INNOVATIVE 'BEETLEJUICE' TWEAKS GHOST TALES DELICIOUSLY
By Bill Hagen
From The San Diego Union-Tribune, 04.13.1988
Funny what happened to Adam and Barbara Maitland, a really nice
young couple. They died.
Funny? In Beetlejuice, a macabre comedy in which even death
is no escape from the living, what happens to the Maitlands is
often downright hilarious.
At the heart--or, perhaps, soul--of Beetlejuice are a couple
of decidedly quirky talents, director Tim Burton and actor Michael
Keaton, who as the title character has probably his best movie
role since Night Shift.
Burton, working with a screenplay by Michael McDowell and Warren
Skaaren-- the original story, and it is indeed original, is by
McDowell and Larry Wilson --deliciously twists and tweaks ghost
stories ranging from Thorne Smith to Stephen King, from Topper to The
Shining. And Keaton, as a crude, raunchy bio-exorcist
reduced to a late-night television pitchman on a ghostly network,
is unabashedly outrageous.
Events get under way when Adam (Alec Baldwin) and Barbara (Geena
Davis), happily restoring a remote but grand old house in a small
town in New England, make an ill-timed visit to town and, returning
home, swerve their car off a bridge to avoid hitting a dog. Not
a day-making incident, of course, but soon enough the Maitlands
are back in their beloved house, apparently none the worse.
But there are subtle suggestions that something is different.
For one, there's a very old but new book on a table. "Handbook
for the Recently Diseased," is how Adam reads it at a cursory
glance.
"That's 'deceased,'" Barbara points out.
And then there's another peculiarity. The Maitlands don't reflect
in mirrors. And when they try to leave the house they step into
a kind of lunarscape inhabited by vile monsters. Yes, they conclude,
they're dead, all right. At least they're still in their own
house, so it could be worse.
It will be worse. Much worse. The real trouble begins with the
arrival of the new owners of the house, Charles (Jeffrey Jones)
and Delia (Catherine O'Hara) Deetz and their daughter, Lydia
(Winona Ryder), a strange child who looks and acts like the lifetime
president of the Elvira Fan Club. Charles is a frazzled New York
businessman. Delia, who rarely does anything without the advice
of her obnoxiously haughty interior decorator, Otho (Glenn Shadix),
is, in addition to being a pretentious snob and social climber,
one of the world's worst sculptors. Anyhow, Delia and Otho agree
that the best thing to be done with the splendid, 150-year-old
house is to gut it and start over.
Over the Maitlands' dead bodies, they will.

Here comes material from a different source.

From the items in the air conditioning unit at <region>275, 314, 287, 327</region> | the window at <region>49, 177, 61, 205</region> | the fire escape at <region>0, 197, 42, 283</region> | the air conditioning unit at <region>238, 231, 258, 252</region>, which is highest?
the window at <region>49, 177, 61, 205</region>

What the Maitlands have to do, then, is force the Deetzes to
leave, which shouldn't be a major problem for ghosts. Scare them
out. But, as they learn, it's going to take more than the old
gliding-about-draped-in-sheets trick. For one thing, only Lydia
can see them. For another, ghosts have become very chic, maybe
even profitable, with trendy Manhattanites.
The Maitlands definitely need help with the haunting and, despite
warnings from other spirits, they summon Beetlejuice from his
miniaturized exile. Lord, what a vile creature he is. Lecherous,
devious, duplicitous, profane. In another life a politician,
perhaps. But despite his grossness and his methods, Beetlejuice
is also effective, so probably not.
Anyhow, Burton and his cast have great fun with this bizarre
comedy, which comes complete with gory but funny special and
visual effects and scary, sprightly music by Danny Elfman, all
of which are deliberately exaggerated.
Keaton pulls out all stops as the title character and proves
once again that, with the right material, he's a top-flight comedy
actor. Someone in a position to capitalize on it is going to
realize one day that Davis, too, is exceptional at comedy.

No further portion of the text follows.